SUPPLIED TEXT »
........

The Federal Reserve Board is generally pleased with the economic outlook for 1985, Fed chairman Paul A. Volcker told Congress Wednesday. In light of this, the Fed has stopped easing credit conditions and is being slightly more cautious in its policy actions to avoid overstimulating the United States' economy, Mr. Volcker said in his semi-annual report to Congress.
``Economic growth is expected to remain strong enough in 1985 to produce some further decline in unemployment, with little if any pickup in inflation,'' Mr. Volcker told the Senate Banking Committee.
The central bank has adopted a monetary policy course of ``steady as you go, for the near term,'' says David Jones, chief economist at Aubrey G. Lanston Company Inc., a major dealer in government securies. For the next month or two that means the Fed is not seeking a major change in credit-market conditions or interest rates.
But the move away from actively trying to ease credit-market conditions means the next policy step is more likely to be ``restraint rather than further ease,'' Mr. Jones notes.
Volcker disclosed that the Fed has ended a move, started in the latter part of 1984, to provide banks with more lendable funds and thus to lower interest rates. The main way the Fed affects banks' reserves is by buying or selling government securities.

........

(Scene question records)

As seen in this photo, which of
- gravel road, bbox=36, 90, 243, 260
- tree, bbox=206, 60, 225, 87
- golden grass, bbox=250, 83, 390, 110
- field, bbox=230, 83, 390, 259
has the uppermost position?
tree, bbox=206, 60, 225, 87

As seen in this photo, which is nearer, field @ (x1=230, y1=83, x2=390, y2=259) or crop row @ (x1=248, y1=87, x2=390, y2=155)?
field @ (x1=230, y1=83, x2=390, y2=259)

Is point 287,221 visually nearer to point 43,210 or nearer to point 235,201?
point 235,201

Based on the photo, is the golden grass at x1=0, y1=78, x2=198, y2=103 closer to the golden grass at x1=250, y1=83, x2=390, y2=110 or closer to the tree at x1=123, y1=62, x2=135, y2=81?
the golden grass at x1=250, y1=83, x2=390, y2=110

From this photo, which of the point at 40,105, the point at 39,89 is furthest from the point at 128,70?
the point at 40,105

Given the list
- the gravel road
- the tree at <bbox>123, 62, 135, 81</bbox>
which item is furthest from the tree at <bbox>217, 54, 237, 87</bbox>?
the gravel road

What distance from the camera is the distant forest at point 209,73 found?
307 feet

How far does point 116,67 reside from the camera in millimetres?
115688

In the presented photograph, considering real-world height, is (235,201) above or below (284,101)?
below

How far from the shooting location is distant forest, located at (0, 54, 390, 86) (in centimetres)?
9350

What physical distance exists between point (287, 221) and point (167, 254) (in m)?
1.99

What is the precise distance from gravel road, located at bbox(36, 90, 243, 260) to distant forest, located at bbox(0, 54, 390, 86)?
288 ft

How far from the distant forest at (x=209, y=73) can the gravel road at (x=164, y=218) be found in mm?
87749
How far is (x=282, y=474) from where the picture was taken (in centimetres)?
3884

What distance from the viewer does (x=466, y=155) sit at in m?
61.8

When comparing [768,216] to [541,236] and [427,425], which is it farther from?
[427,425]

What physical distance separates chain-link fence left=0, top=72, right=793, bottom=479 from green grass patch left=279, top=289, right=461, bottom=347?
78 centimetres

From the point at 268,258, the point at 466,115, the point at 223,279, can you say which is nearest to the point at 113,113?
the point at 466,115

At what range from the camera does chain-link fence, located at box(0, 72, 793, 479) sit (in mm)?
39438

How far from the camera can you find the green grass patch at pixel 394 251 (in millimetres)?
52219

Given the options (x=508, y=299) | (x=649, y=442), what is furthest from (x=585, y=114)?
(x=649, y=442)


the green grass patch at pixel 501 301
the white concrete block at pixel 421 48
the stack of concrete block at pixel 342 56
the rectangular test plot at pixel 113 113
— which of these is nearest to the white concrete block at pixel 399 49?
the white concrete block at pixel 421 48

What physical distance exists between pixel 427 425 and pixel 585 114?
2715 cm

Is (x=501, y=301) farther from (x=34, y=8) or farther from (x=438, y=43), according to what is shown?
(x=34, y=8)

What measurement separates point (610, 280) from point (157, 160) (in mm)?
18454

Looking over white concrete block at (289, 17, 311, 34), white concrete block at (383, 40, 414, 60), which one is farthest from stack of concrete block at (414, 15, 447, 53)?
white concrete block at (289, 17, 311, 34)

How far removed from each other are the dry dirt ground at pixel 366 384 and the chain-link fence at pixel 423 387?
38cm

........

Extend the Federal Reserve article, picking up right after its last sentence. These items were drawn from a separate source unrelated to the Federal Reserve article.

ANSWER TO THIS TASK »
``The progressive process of easing [banks'] reserve positions, undertaken in the latter part of 1984, has ended,'' Volcker said. He asserted that this did not mean the Federal Reserve necessarily was moving to tighten credit.
The Federal Reserve has ``been a bit more cautious in providing reserves'' to the banking system, he said. The goal is to ``guard against inadvertent `overshoots' in supplying reserves'' to banks, Volcker said. ``I would not call that a tightening at this point, but a little more cautious.''
But if the economy continues to grow as expected and the Fed's current stance remains unchanged, interest rates would tend to rise slightly as demand for credit increases, notes David Berson, senior economist at Wharton Econometric Forecasting Associates.
At a meeting of its policy-setting Federal Open Market Committee (FOMC) last week, the Fed adopted only minor changes in its targets for money growth in 1985, Volcker said. ``Some small changes'' were made, he said, in response to certain technical considerations concerning the speed with which money changes hands, among other things.
The changes ``do not represent any change in policy intentions,'' Volcker said.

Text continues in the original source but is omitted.